> PASSAGE:

··········

4.2. Estimation of Wind Forces and Moments

Table 5. Representative parameters related to the windage area.

Symbol	S-EK	TS	EK	TB	D-EK
$A_F$ [m2]	1234	1182	1198	1212	1159
$A_L$ [m2]	3934	5665	5676	5670	5391
$C_{MC}$ [m]	−5.40	−2.83	−4.64	−6.37	−4.78
$H_C$ [m]	9.29	13.27	13.31	13.36	12.76

lists the main parameters related to the windage area under each loading condition. $C_{MC}$ is the longitudinal coordinate of the centre of the projected lateral windage area from the midship, and $H_C$ is its height from the waterline. These are important for the yaw and roll moment levers. Because of the same arrangements of containers on the deck among EK, D-EK, TB, and TS (notably, the weight distribution of containers among them was different), there was no significant difference in the lateral windage area, $A_L$. On the other hand, S-EK had a smaller lateral windage area because of the small number of containers on the deck. The frontal windage area, $A_F$, was nearly the same because of the common superstructure, which was the tallest structure on board. The wind force in the longitudinal and lateral directions, $X_A$, $Y_A$, and wind moment in the yaw and roll, $N_A$, $K_A$, were estimated by Fujiwara et al. [22].

The parameters were divided by $U_{aw}^2$ to eliminate the effect of the wind speed and identify the difference due to the difference in the windage area. Figure 5 shows these values against the apparent wind angle ${\psi }_{aw}$. The wind surge force and yaw moment varied to achieve their peaks when the apparent wind blew diagonally in forward or backward directions, whereas the wind lateral force and roll moment appeared larger when the wind blew from the side around ${\psi }_{aw}$ = 90°. The magnitudes of the wind force and moment were proportional to the frontal and lateral windage areas.

5. Validation of the Manoeuvring Mathematical Model

Since the manoeuvring mathematical model of the subject ship was already validated in [5], some representative results are introduced here. The $\pm 35$ (°) turning tests were simulated, and their trajectories are compared with the experimental results in Figure 6. The initial ship speed was 0.86 (m/s). Evidently, the simulation results were able to capture the difference in trajectories due to the difference in draft and the difference in trim observed in the experimental results, thus confirming the validity of the manoeuvring mathematical model of the subject ship.

··········

> COLLECTED DATA:
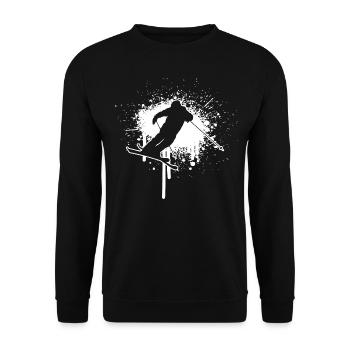 Freestyle Ski Slopestyle Ski Freestyle Ski Jumping - Unisex Pullover - Schwarz - Vorne - Alina (178cm) & Michal (187cm)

··········

> DIRECTIONS FOR THIS TASK: In the wind forces passage, why did S-EK have a smaller lateral windage area than the other loading conditions? Rely only on the wind forces passage, not the data.

> ANSWER SECTION: It had a small number of containers on the deck.